RUINING THINGS FOR YOU BECAUSE I AM A PETTY, PETTY MAN...

Pick a number, double it, add 10, divide it by 2, then minus it by the number you started with. You got 5.

     Saw that on a Twitter post earlier today. Okay, Twitter limits your posts to a maximum of 140 characters so I'll forgive the improper use of math terms and grammar but what remains is not at all amazing. Have you ever broken it down before or were you content with the mathematical slight-of-hand? Taken in steps, it looks like this:

Pick any number:
Okay, let's go with a variable instead so that we may represent all numbers and not just integers including (but not necessarily limited to) fractions, decimals, irrational, and imaginary numbers. I choose the old standby n.

Double that number:
2n

Add 10 to that product:
2n + 10

Divide that sum by 2:
(2n + 10) / 2

Subtract from that quotient, your original number:
[(2n + 10) / 2] - n

The difference will be 5:
Wow! Amazing!

However, let's break it down as we go this time:

Pick any number:
n

Double that number:
2n

Add 10 to that product:
2n + 10
Take note that this is the last step given to the participant which cannot be simplified.

Divide that sum by 2:
(2n + 10) / 2
simplify:
(2n / 2) + (10 / 2)
n + 5
The purpose of the Step Four is to undo Step Two. With the appearance of the number 5, the step also reveals that to control this equation for any result, simply double whatever you desire to be the outcome. In other words, had you wanted 7 to be the resultant difference, you would require the participant to add 14 to their (now doubled) original number.

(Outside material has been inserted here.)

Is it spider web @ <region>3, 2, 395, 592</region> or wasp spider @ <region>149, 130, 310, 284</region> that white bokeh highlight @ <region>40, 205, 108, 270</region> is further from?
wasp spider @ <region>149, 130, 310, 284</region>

Subtract from that quotient, your original number:
(n + 5) - n
simplify:
5
The purpose of the Step Five is to undo Step One. You know, the one thing you actually did that the host could not anticipate. But had he done this right away, you would have caught on so, through the flourish of busywork, the host has successfully distracted you from this exercise's preordained conclusion, bestowing upon him the suggestion of clairvoyance provided that you, the participant, choose not to reflect upon it too deeply (or at all). One might also think of this exercise as an intelligence test of sorts based on how it is repeated to others. Did you change the addend in Step Three, or leave it at 10? Did you suggest tripling or halving the original number (and yours as well) in Step Two, or did you leave it at doubling? I'm sure you can think of many other ways one might manipulate this equation ;-)

The difference will be 5:
Not so amazing this time around, right? Now take this knowledge and have some fun with your friends!